Intel Anti-Trust Litigation



We are writing to advise you about recent developments in the anti-trust litigation filed by the New York State Attorney General’s Office, on behalf of all New York State public entities, against Intel Corporation with regard to the sale of “x86 CPU” microprocessors. This anti-trust litigation involves allegations by the New York State Attorney General that Intel Corp. has been engaged in unlawful conduct that has resulted in Intel Corp. charging inflated prices for products that contain the “x86 CPU” microprocessor.

On June 10, 2010, our office participated in a conference call with the New York State Attorney General’s Office regarding this matter. The Attorney General’s Office had placed all public entities on notice of the lawsuit in early December 2009.

In correspondence from the Attorney General’s office dated May 25, 2010, all public entities were informed that they have until June 25, 2010 to advise the Attorney General’s Office whether they wish to “opt out” and retain separate counsel in the anti-trust suit. The May 25, 2010 correspondence indicated that if a public entity does not advise the Attorney General’s Office of its desire not to be represented by it in this action, then the Attorney General’s Office will continue to assume that it represents the public entity’s interests in this matter.

The conference call was designed to answer any questions that public entities might have about their participation, or non-participation, in the suit as well as any obligations they may have related to the ongoing litigation.

During the conference call, the Attorney General’s Office stated that their Office imposed the June 25, 2010 “opt out” deadline, not the Court. If an entity requires additional time to make its decision, the Attorney General’s Office should be notified and the entity will be given the time it requires. Furthermore, if an entity does not “opt out” of the suit now but later wishes to exercise this option, the Attorney General’s Office advised that the entity will be permitted to do so.

By remaining part of the suit beyond the June 25, 2010 “opt out” deadline, the only legal right which the entity is surrendering is its right to commence an independent action against Intel Corp. Otherwise, the entity’s legal rights with regard to the subject matter of this lawsuit remain intact.

The Attorney General’s Office and Intel Corp. are currently in the process of resolving discovery disputes relating to the production of various records. The Attorney General’s Office intends to resist any discovery request that seeks documents from every public entity in the state. To this end, the Attorney General’s Office is confident that the Court will limit discovery to a small sampling of public entities within the state. For those entities that will have to provide discovery material, the requirement of producing documents is not expected to be onerous. Moreover, just because an entity chooses to “opt out” of the suit, it may not necessarily be relieved of any discovery obligations. Thus, “opting out” will not immunize the entity from discovery.

The Attorney General’s Office reiterated that public entities should continue to implement and abide by the litigation hold letter previously sent out by the Attorney General (copy enclosed). Until the matter is resolved, public entities should continue to preserve documents relevant to purchase of computers for the period 2001 until present.
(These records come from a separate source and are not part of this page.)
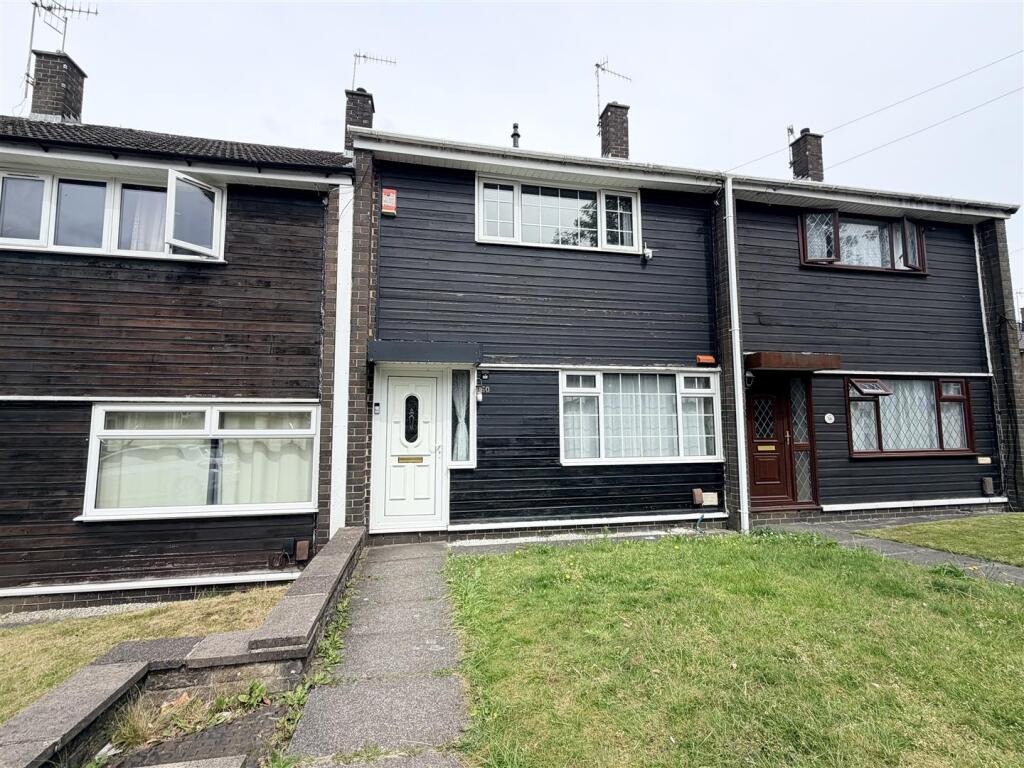 Main image of property: Petersfield Road, Stoke-On-Trent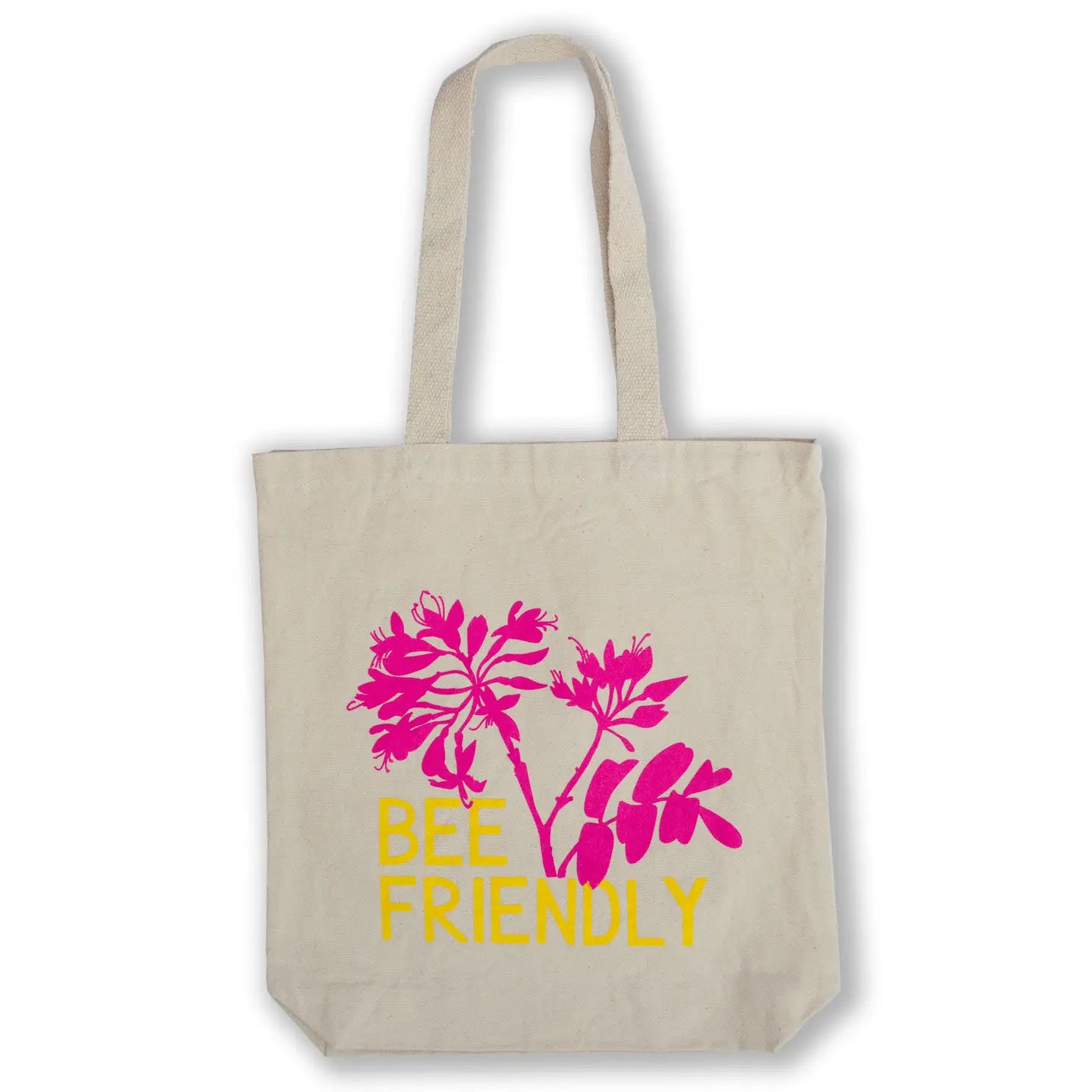 Bee Friendly Tote
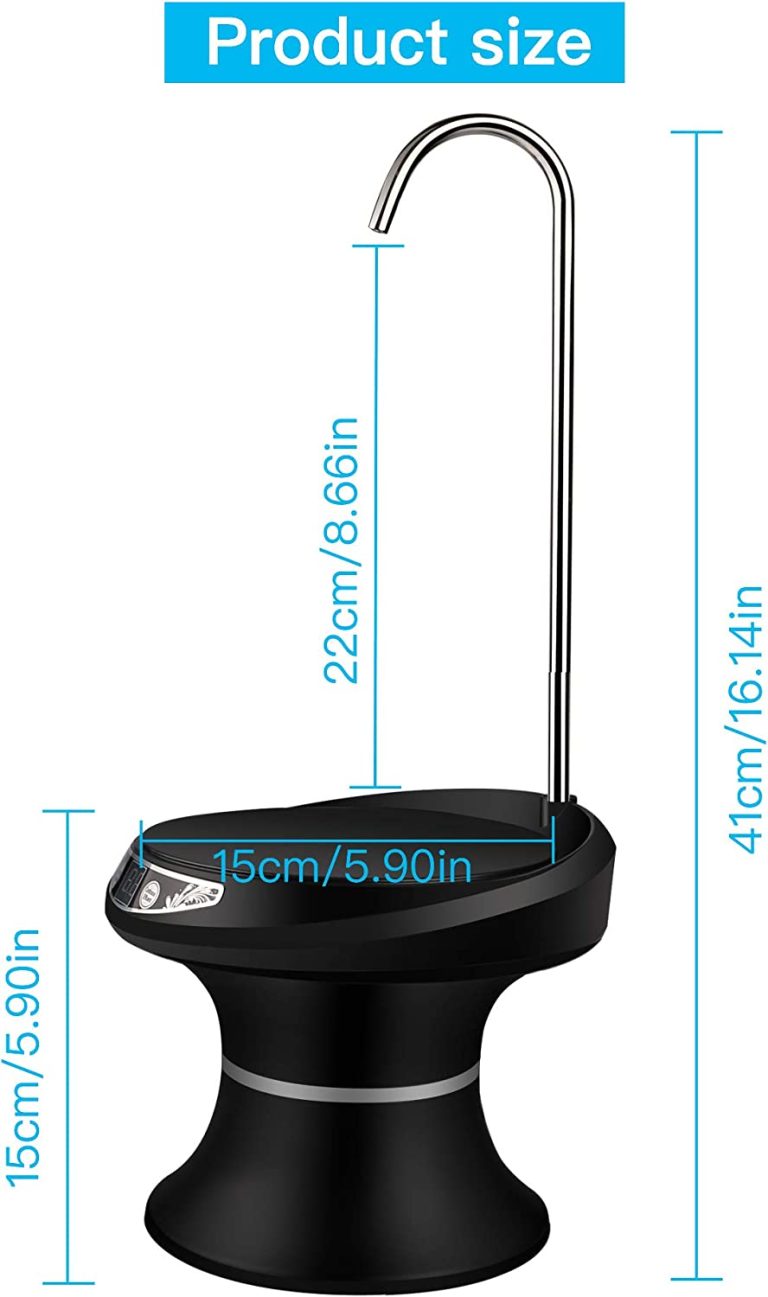 Automatic water dispenser bigsize Wholesalesupply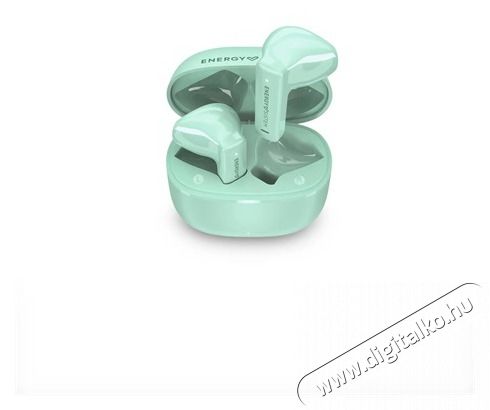 Energy Sistem EN 459216 F&Uuml;LHALLGAT&Oacute; TRUE WIRELESS Audio-Video / Hifi / Multim&eacute;dia - F&uuml;l &eacute;s Fejhallgat&oacute;k - F&uuml;lhallgat&oacute; - 506733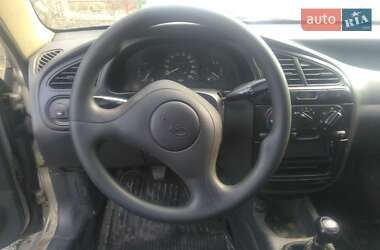 Седан Daewoo Sens 2006 в 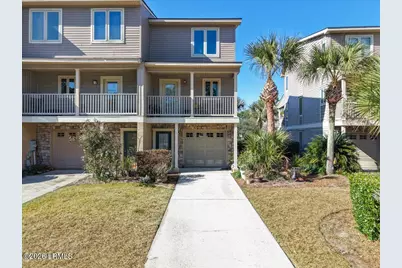 137 Ceasar Place, Hilton Head, SC 29926 - Photo 1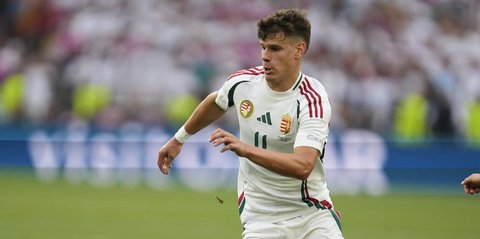 Login! Real Madrid Siap Tikung Liverpool untuk Dapatkan Milos Kerkez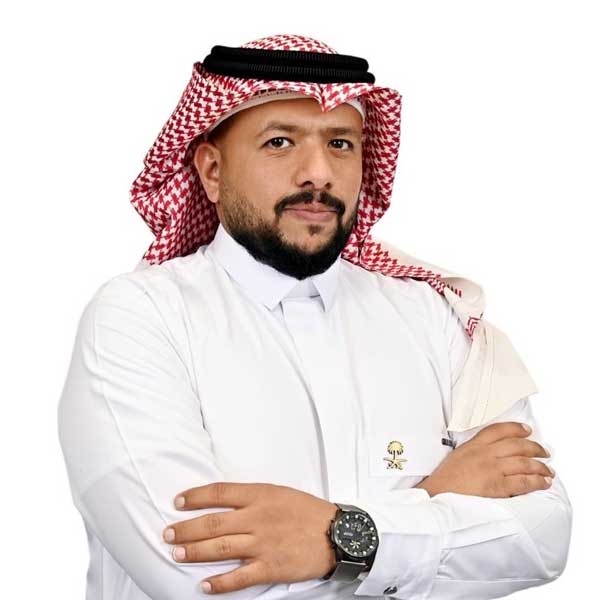 Mohammed-Al-Johani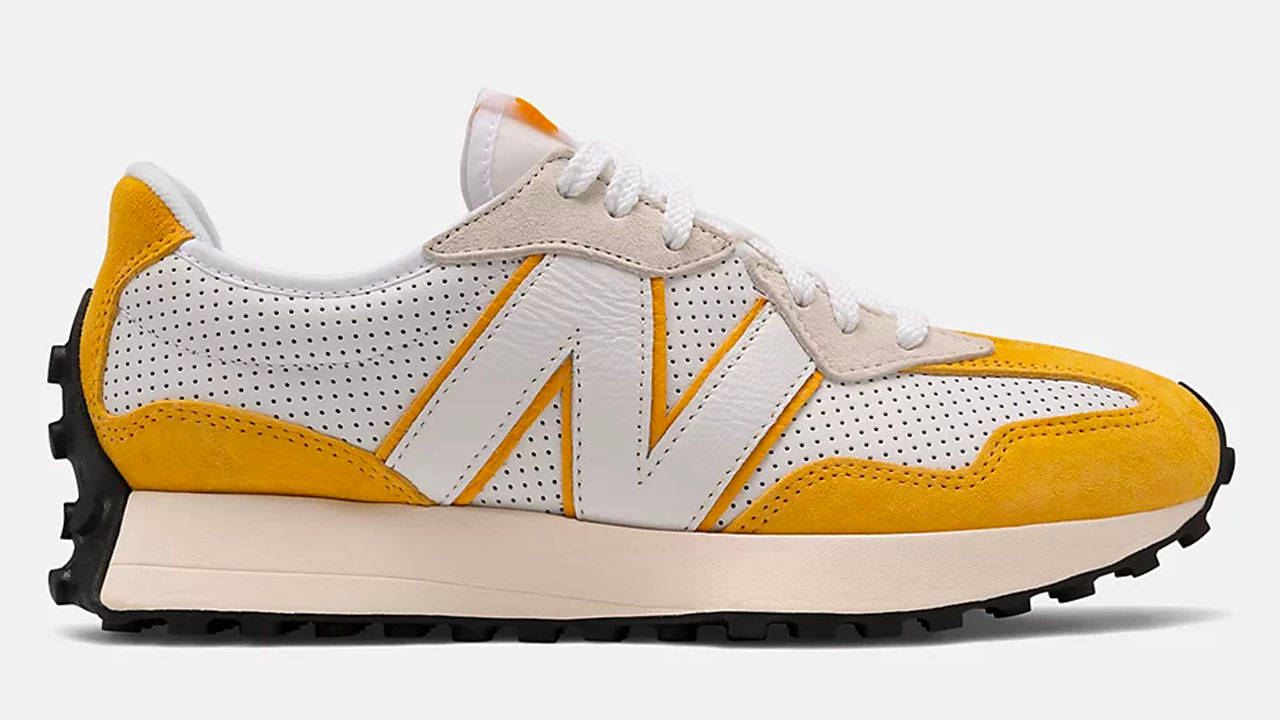 15 New Balance Sneakers To Wear To Enjoy Your New-Found Freedom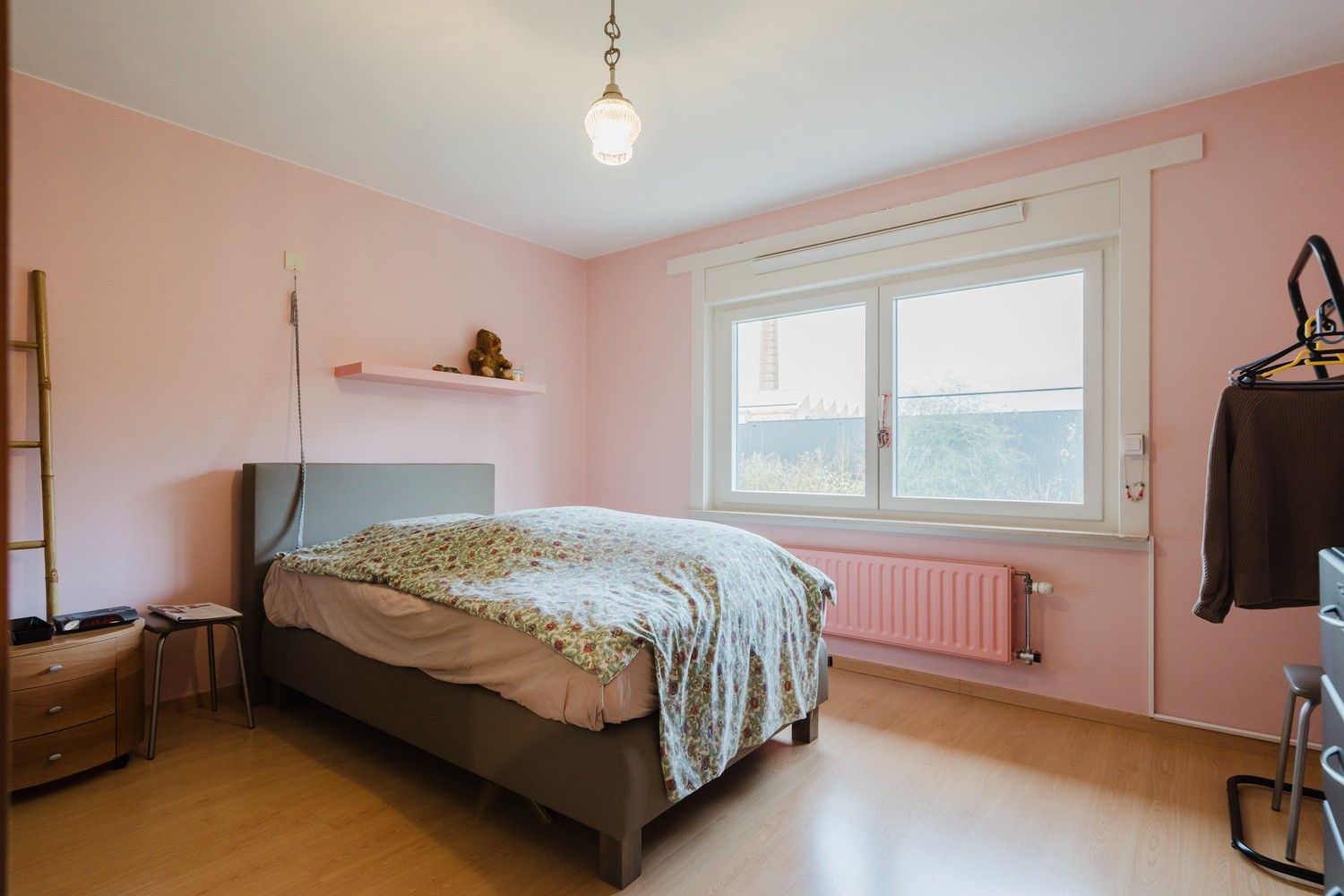 Rustig gelegen woning foto 15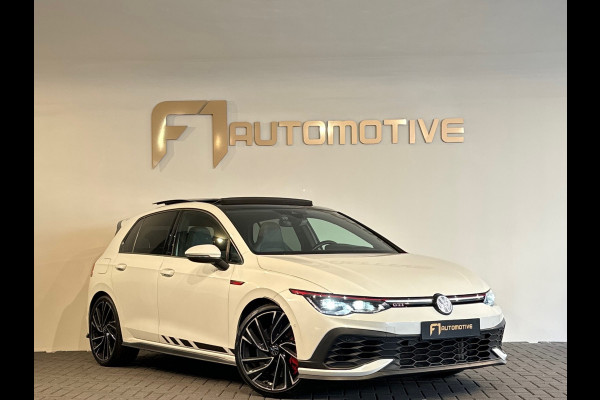 Volkswagen Golf 2.0 TSI GTI Clubsport Pano|Hud|H/K|IQ|Memory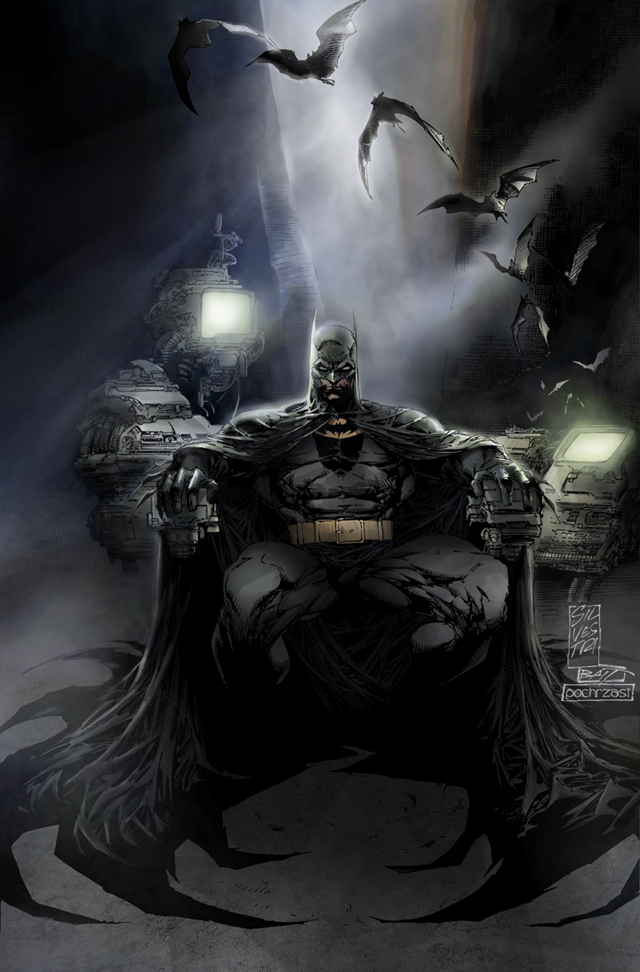 Batman morto e aparição de Alfred retratam novo jogo 'Gotham Knights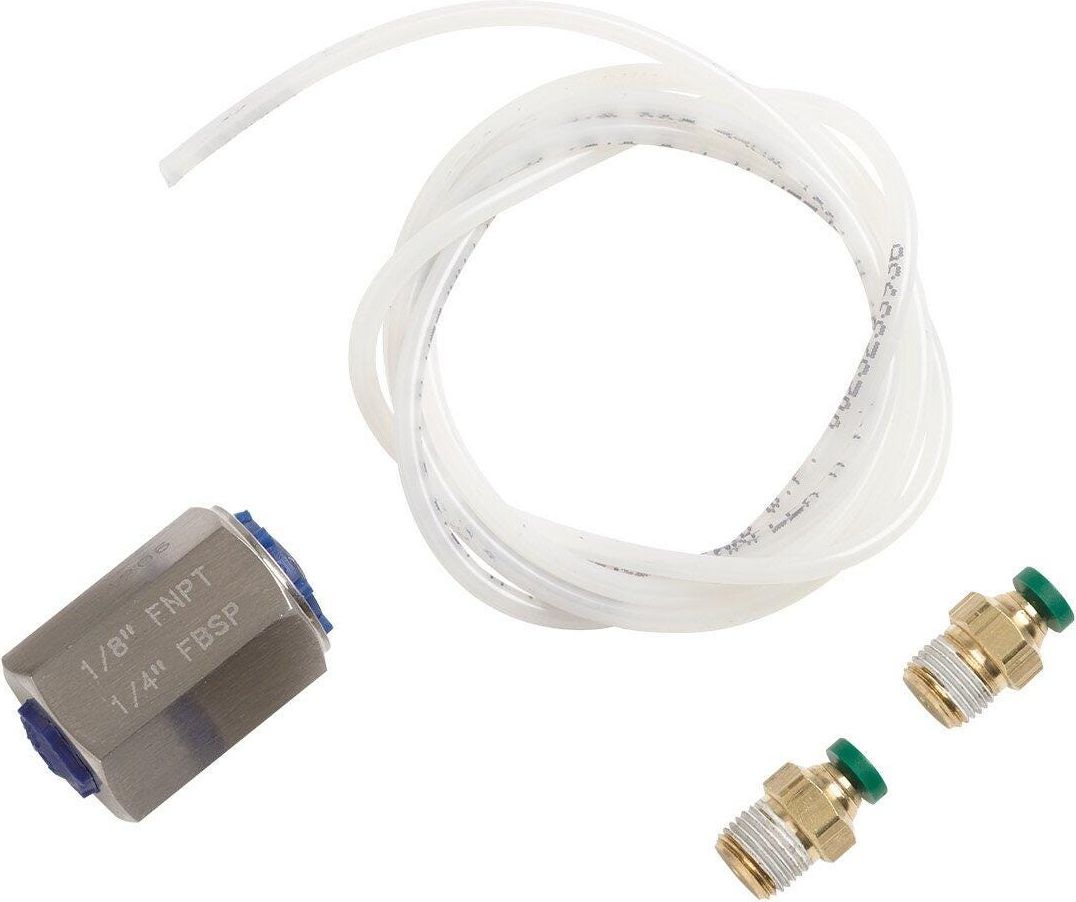 Fluke 71X Hose Kit for 718/719 Series Pressure Calibrators # FLUKE-71X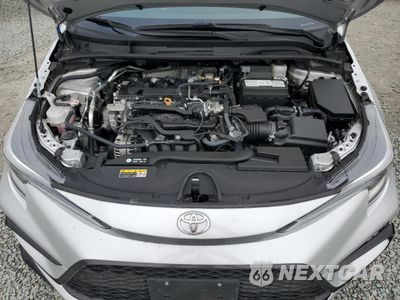 Zdjęcie 11 z 16 samochodu: 2024 TOYOTA COROLLA SE VIN:5YFS4MCE4RP204234 - miniatura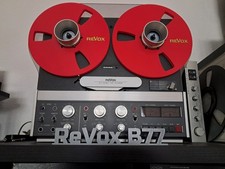 Nab spulen stück für revox - für,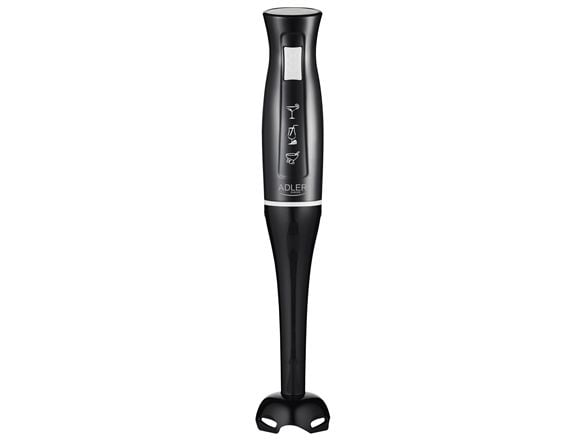 Adler håndmikser | AD 4622 | håndmikser | 300 W | hastighetsnivåer: 1 | svart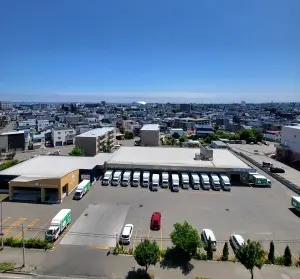 パシフィック西岡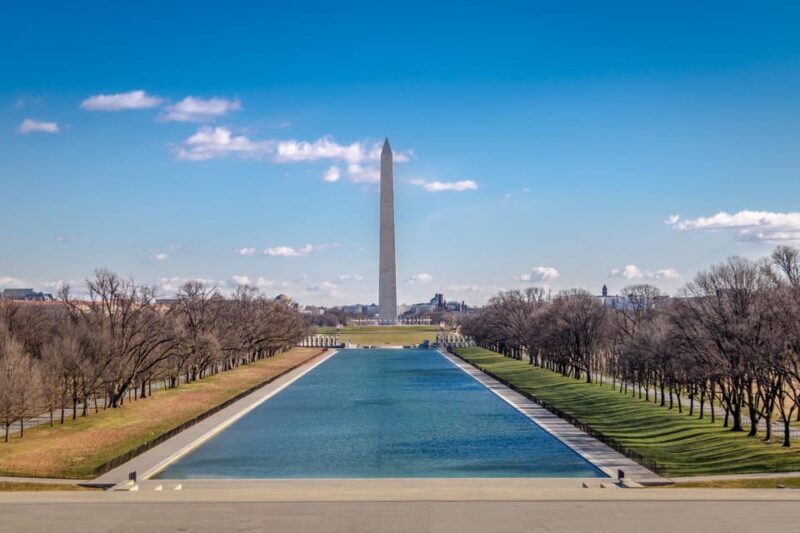 From NYC: Washington Highlights Guided One Day Tour - Who Would Love This Tour?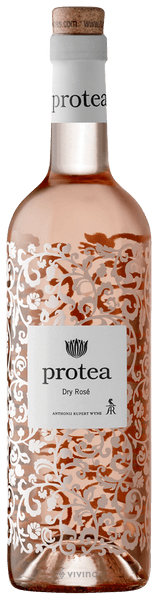Protea Dry Rosé Wine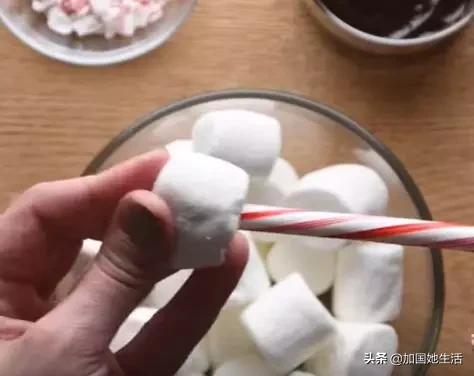 最适合送的圣诞礼物diy,diy简单精美圣诞礼物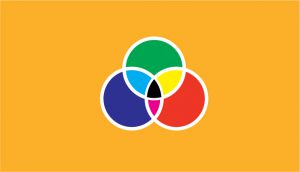 تفاوت رنگ CMYK & RGB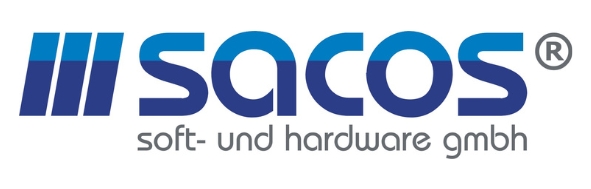 SACOS Soft- und Hardware GmbH SACOS Soft- und Hardware GmbH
Finally, in the event of a settlement of the lawsuit, public entities who choose not to “opt out” will not have an opportunity to review and approve the terms of any settlement agreement, as they would in a typical class action lawsuit. In addition, it is possible that any settlement will not result in funds being distributed to any public entities directly. Rather, it is possible that the parties will agree to have the funds paid to a central fund used for a public purpose. However, the Attorney General’s Office feels it is too early to speculate on potential settlement as the parties have not discussed the possibility at this stage of the litigation.

We will continue to monitor this litigation and further advise if there are any new developments of which you should be aware.